January 15, 2013, 9:07 am
- Jonathan Jones speculates about the National Gallery’s ‘new’ Titian.
- Jones also thinks art criticism is too fawning. Is it ever.
- In the Daily Mail, Lewis Smith reports that LED lighting may be responsible for darkening yellow paint in some 19thC paintings.
- Benjamin Sutton visits a Louise Bourgeois church in Provence.
- The Buffalo News’ Colin Dabkowski offers a thorough introduction of the Albright Knox’s incoming director: Janne Sirén. Apparently he’s the guy who thought the Guggenheim Finland was a good idea.
- The Amon Carter Museum of American Art’s blog features the inventor of the infographic, whose ~1870 work looks a little Diebenkorny.
- Who knew?: The Met has put up a tight little installation of Ingres drawings.
- MoMA’s going all-in on the 100th anniversary of The Armory Show. First up: Curator Leah Dickerman talks about a key Boccioni in “Inventing Abstraction.” WNYC has joined in, producing a one-hour documentary called “Culture Shock 1913,” complete with its own (somewhat dormant) Tumblr.
- At Creative Time Reports, an art collective in Pakistan is collecting the cell phone videos of migrants living in Karachi.
- These interior shots of the renovated Rijksmuseum are holy-cow level.
- A much-discussed artwork honoring labor and commissioned for a state building in Maine has been relocated to a Maine art museum.

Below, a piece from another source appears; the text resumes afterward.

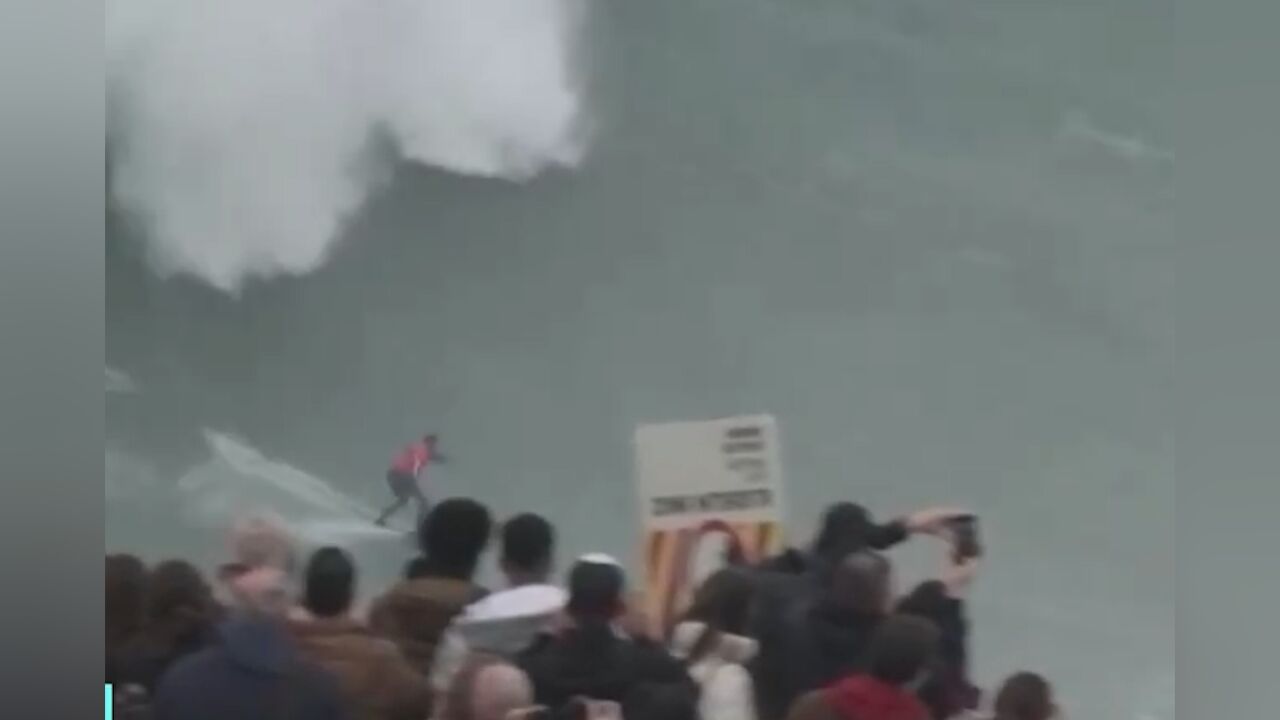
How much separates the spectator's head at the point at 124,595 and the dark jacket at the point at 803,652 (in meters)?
0.97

December 19, 2012, 10:45 am
December 12, 2012, 8:48 am
- So the Corcoran isn’t selling its home after all. Let’s not be too surprised about this: Once the District attorney general’s office became involved it was unlikely the Corcoran was going to be able to wiggle out of its charter. Instead, view this week’s news as the rough equivalent of George W. Bush announcing that the United States was going to Mars: Never mind the money or the details, we’re going. Well, the Corcoran is staying. But it still has poor donor relations, poor foundation relations and little money or prospects. Look for the Corcoran to announce a merger or arrangement of some sort with George Washington University, which is in the Corc’s neighborhood. That could be good for everyone — and might finally allow the Corcoran to attract talent to senior leadership positions and to its board.
- How a catalogue raisonne is published (in under two minutes).

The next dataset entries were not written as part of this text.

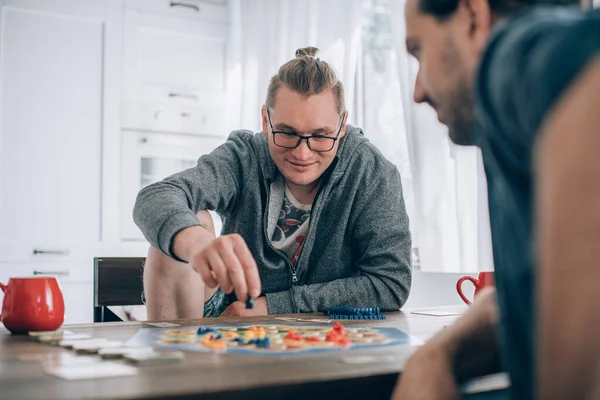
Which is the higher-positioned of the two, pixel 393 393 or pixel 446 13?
pixel 446 13

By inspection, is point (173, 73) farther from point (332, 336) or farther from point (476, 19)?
point (476, 19)

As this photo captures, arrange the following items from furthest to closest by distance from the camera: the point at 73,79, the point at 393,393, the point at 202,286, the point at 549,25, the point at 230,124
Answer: the point at 230,124 < the point at 73,79 < the point at 202,286 < the point at 393,393 < the point at 549,25

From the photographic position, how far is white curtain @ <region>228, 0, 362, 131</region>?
10.3ft

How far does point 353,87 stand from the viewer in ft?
Answer: 10.3

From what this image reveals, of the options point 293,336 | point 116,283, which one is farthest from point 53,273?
point 293,336

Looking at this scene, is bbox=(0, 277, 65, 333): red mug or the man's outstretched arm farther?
bbox=(0, 277, 65, 333): red mug

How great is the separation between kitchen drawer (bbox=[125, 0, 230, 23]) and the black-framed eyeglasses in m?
2.26

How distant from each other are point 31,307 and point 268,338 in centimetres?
47

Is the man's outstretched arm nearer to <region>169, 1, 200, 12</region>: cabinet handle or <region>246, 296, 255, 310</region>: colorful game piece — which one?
<region>246, 296, 255, 310</region>: colorful game piece

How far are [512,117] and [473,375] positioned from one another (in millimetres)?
503

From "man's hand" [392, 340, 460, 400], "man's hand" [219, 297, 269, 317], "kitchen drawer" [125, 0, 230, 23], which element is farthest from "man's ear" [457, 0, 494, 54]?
"kitchen drawer" [125, 0, 230, 23]

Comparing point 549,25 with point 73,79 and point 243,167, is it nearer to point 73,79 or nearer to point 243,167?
point 243,167

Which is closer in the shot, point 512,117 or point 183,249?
point 512,117

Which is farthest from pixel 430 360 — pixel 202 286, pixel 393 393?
pixel 202 286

- Paintings (and John Ruskin) prompted art historian Jill Burke to wonder if Renaissance women removed their body hair. [via]
- Why is the Hammer Museum looking at games? Oh, that makes sense.

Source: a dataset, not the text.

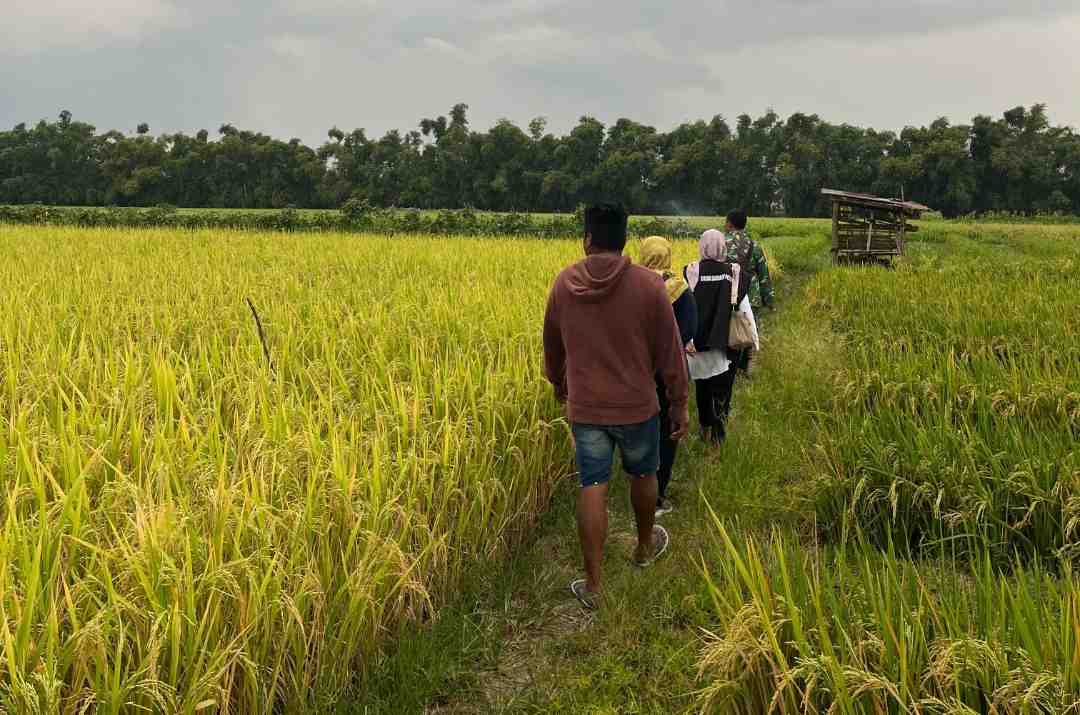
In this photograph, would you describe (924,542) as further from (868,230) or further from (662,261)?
(868,230)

- Greg Allen explains how a painting in the Smithsonian American Art Museum’s Civil War show reminded him of his own mixed-race ancestry.
- In The New Republic, Jason Farago experiences Martha Rosler’s Meta-Monumental Garage Sale at MoMA. He finds it anti-climatic and a “first specimen” of relational aesthetics: Rosler’s first garage sale was in 1973. (That’s a reasonable approach but factually it’s a smidge off: Tom Marioni started it all with his The Act of Drinking Beer with Friends is the Highest Form of Art in 1970.)
- John King takes to Landscape Architecture magazine to comment on the parklet boom. Worth considering: So far as I know, the first parklets were created by early Bay Area conceptualist Bonnie Sherk in about 1970. Featured in the important Orange County Museum of Art/Berkeley Art Museum “State of Mind” exhibition, they’re pictured here too.
- Speaking of OCMA, how could it downshift so quickly from a couple of years of excellent, scholarly, important shows to this collector-fluffing crap? Sad.
- I love that the Walker is offering video art over the interwebs. This one’s from Kim Beom and is up through Dec. 20.